__What is required__
Print word for word the part of the power swing text below starting at "Finding the proper" and ending at "frequencies up to 7Hz.".

Finding the proper settings for a power swing function which used blinders or concentric characteristics is not simple and very often requires a power system study which shows the maximum influence of a stable power swing and also the position of the impedance trajectory of an out of step situation. This paper will describe a new algorithm for detecting the out of step and power swing condition. This algorithm, which is based on continuous impedance monitoring, doesn't require a blinder or concentric characteristics. Therefore no settings are needed. The algorithm continuously monitors the speed and the shape of the impedance trajectory and will immediately see the start of a power swing cycle or an out of step condition. This detection also enables the algorithm to detect fast swing cycles with swing frequencies up to 7Hz.

**1. Basics**

To understand the power swing phenomena it is not necessary to simulate a complete grid. On a two machine model with a line between them, all the influencing factors can be explained. To simplify our consideration we assume that all elements are without any losses. On the left side in Figure 1 we have the generator with the voltage Vs and on the right side we assume a motor load with the voltage Vr. If the mechanical load on the motor is zero, then the generator voltage is in phase with the motor voltage and no load current flows over the line. As soon as we increase the mechanical load on the motor a current starts to flow because it is now consuming electrical power. This current will cause a voltage drop over the line and cause a phase angle between the generator voltage and the motor voltage as shown in Figure 2. In this situation the mechanical power into the generator, the mechanical power from the motor and the electrical power transported over the line are equal.

**1.1 How can a fault be dangerous to stability?**

A fault changes the impedance between the machines. A three pole bolted fault, for example, will not allow any load transport over the line and therefore the impedance between the machines will be infinite. All the apparent power will go into the fault. In this case, the generator will accelerate because the mechanical power driving the generator is smaller than the required electrical power (consumed by the fault). And the motor will slow down because the delivered electrical power is smaller (in this example zero) than the required mechanical power. The voltage angle between these two machines will increase. After the fault is cleared the power transmission could continue to flow via parallel connection to the disconnected line. During each of these steps the impedance between the machine changes and therefore the maximum real power which can be transported. If the mechanical power on the generator is larger compared with the electrical power required over the line, then this difference accelerates the generator and increases the voltage angle. If the mechanical power is smaller, the generator slows down and the voltage angle decreases.

In the following, we will discuss this with an example. For this example, we will change our two machine model from Figure 1 to a two machine model with a parallel line between the machines.

We will consider a single phase fault on line Z2, which gets cleared sequentially by three pole tripping on both sides. After a dead time the line successfully recloses.

Position 0 in Figure 5 describes the prefault situation when the mechanical power into the generator is equal to the power electrically transmitted over the line and consumed by the motor.

At point 1 the fault occurs. The impedance between the machines increases to a value which will not allow transporting the required power. The mechanical power into the generator is equal to the power electrically transmitted over the line and consumed by the motor.

__Material__
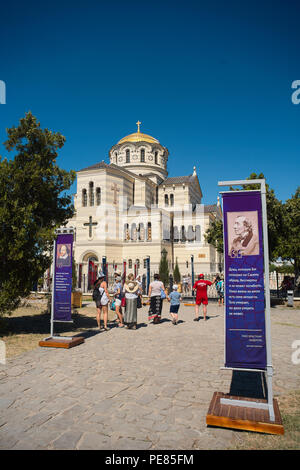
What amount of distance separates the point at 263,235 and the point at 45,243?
6.80m

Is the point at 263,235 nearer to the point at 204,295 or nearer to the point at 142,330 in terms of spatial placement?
the point at 142,330

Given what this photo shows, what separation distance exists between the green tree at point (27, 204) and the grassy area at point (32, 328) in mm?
872

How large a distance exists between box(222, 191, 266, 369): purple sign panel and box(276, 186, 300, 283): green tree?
14.0 metres

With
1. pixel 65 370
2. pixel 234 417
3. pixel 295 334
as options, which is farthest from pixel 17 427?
pixel 295 334

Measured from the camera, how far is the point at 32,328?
1010 centimetres

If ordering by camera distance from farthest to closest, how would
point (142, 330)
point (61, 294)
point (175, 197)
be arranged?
point (175, 197) < point (142, 330) < point (61, 294)

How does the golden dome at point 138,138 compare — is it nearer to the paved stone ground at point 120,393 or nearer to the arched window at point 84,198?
the arched window at point 84,198

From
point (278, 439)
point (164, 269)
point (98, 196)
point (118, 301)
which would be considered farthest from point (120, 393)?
point (98, 196)

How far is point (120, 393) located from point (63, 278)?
412cm

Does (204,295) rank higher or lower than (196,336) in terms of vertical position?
higher

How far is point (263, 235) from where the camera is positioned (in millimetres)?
3996

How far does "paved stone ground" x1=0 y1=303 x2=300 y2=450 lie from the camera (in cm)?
340

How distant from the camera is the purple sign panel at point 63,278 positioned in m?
8.00

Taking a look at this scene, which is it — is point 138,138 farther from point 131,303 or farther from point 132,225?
point 131,303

__Reply to the task__
Finding the proper settings for a power swing function which used blinders or concentric characteristics is not simple and very often requires a power system study which shows the maximum influence of a stable power swing and also the position of the impedance trajectory of an out of step situation. This paper will describe a new algorithm for detecting the out of step and power swing condition. This algorithm, which is based on continuous impedance monitoring, doesn't require a blinder or concentric characteristics. Therefore no settings are needed. The algorithm continuously monitors the speed and the shape of the impedance trajectory and will immediately see the start of a power swing cycle or an out of step condition. This detection also enables the algorithm to detect fast swing cycles with swing frequencies up to 7Hz.